Aging and Metabolism Research Program, Oklahoma Medical Research Foundation Oklahoma City OK USA.
Department of Biochemistry and Molecular Physiology University of Oklahoma Health Sciences Center Oklahoma City OK USA.
J Am Heart Assoc. 2024 Apr 2;13(7):e033676. doi: 10.1161/JAHA.123.033676. Epub 2024 Mar 27.
Phosphofructo-2-kinase/fructose-2,6-bisphosphatase (PFK-2) is a critical glycolytic regulator responsible for upregulation of glycolysis in response to insulin and adrenergic signaling. PFKFB2, the cardiac isoform of PFK-2, is degraded in the heart in the absence of insulin signaling, contributing to diabetes-induced cardiac metabolic inflexibility. However, previous studies have not examined how the loss of PFKFB2 affects global cardiac metabolism and function.

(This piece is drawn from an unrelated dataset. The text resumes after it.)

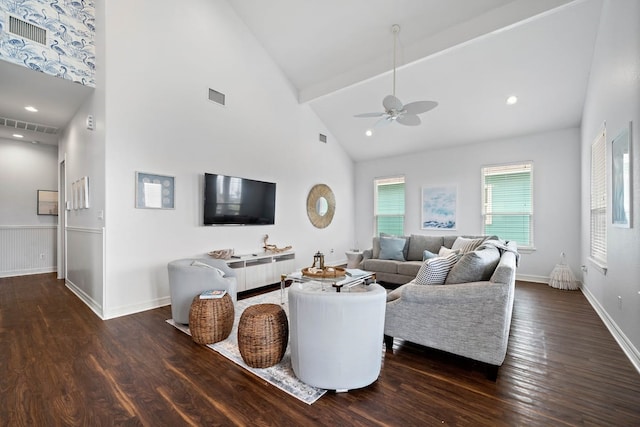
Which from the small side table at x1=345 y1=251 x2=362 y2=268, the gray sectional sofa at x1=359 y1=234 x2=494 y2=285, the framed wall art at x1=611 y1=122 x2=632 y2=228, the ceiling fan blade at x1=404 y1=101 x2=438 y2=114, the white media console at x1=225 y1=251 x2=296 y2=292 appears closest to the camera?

To address this, we have generated a mouse model with a cardiomyocyte-specific knockout of PFKFB2 (cKO). Using 9-month-old cKO and control mice, we characterized the impacts of PFKFB2 on cardiac metabolism, function, and electrophysiology. cKO mice have a shortened life span of 9 months. Metabolically, cKO mice are characterized by increased glycolytic enzyme abundance and pyruvate dehydrogenase activity, as well as decreased mitochondrial abundance and beta oxidation, suggesting a shift toward glucose metabolism. This was supported by a decrease in the ratio of palmitoyl carnitine to pyruvate-dependent mitochondrial respiration in cKO relative to control animals. Metabolomic, proteomic, and Western blot data support the activation of ancillary glucose metabolism, including pentose phosphate and hexosamine biosynthesis pathways. Physiologically, cKO animals exhibited impaired systolic function and left ventricular dilation, represented by reduced fractional shortening and increased left ventricular internal diameter, respectively. This was accompanied by electrophysiological alterations including increased QT interval and other metrics of delayed ventricular conduction.
Loss of PFKFB2 results in metabolic remodeling marked by cardiac ancillary pathway activation. This could delineate an underpinning of pathologic changes to mechanical and electrical function in the heart.
磷酸果糖-2-激酶/果糖-2,6-二磷酸酶(PFK-2)是一种关键的糖酵解调节因子,负责响应胰岛素和肾上腺素能信号上调糖酵解。PFKFB2 是 PFK-2 的心脏同工型,在没有胰岛素信号的情况下在心脏中降解,导致糖尿病引起的心脏代谢灵活性降低。然而,以前的研究并未检查 PFKFB2 的缺失如何影响心脏的整体代谢和功能。
为了解决这个问题,我们生成了一种心肌细胞特异性敲除 PFKFB2 的小鼠模型(cKO)。使用 9 个月大的 cKO 和对照小鼠,我们描述了 PFKFB2 对心脏代谢、功能和电生理学的影响。cKO 小鼠的寿命缩短到 9 个月。代谢上,cKO 小鼠的特征是糖酵解酶丰度和丙酮酸脱氢酶活性增加,以及线粒体丰度和β氧化减少,表明向葡萄糖代谢的转变。这得到了 cKO 相对于对照动物中棕榈酰肉碱与依赖于丙酮酸的线粒体呼吸的比值降低的支持。代谢组学、蛋白质组学和 Western blot 数据支持辅助葡萄糖代谢的激活,包括戊糖磷酸和己糖胺生物合成途径。生理上,cKO 动物表现出收缩功能受损和左心室扩张,表现为分数缩短减少和左心室内部直径增加。这伴随着电生理改变,包括 QT 间期延长和其他延迟心室传导的指标。
PFKFB2 的缺失导致代谢重塑,以心脏辅助途径的激活为标志。这可能阐明了心脏机械和电功能病理变化的基础。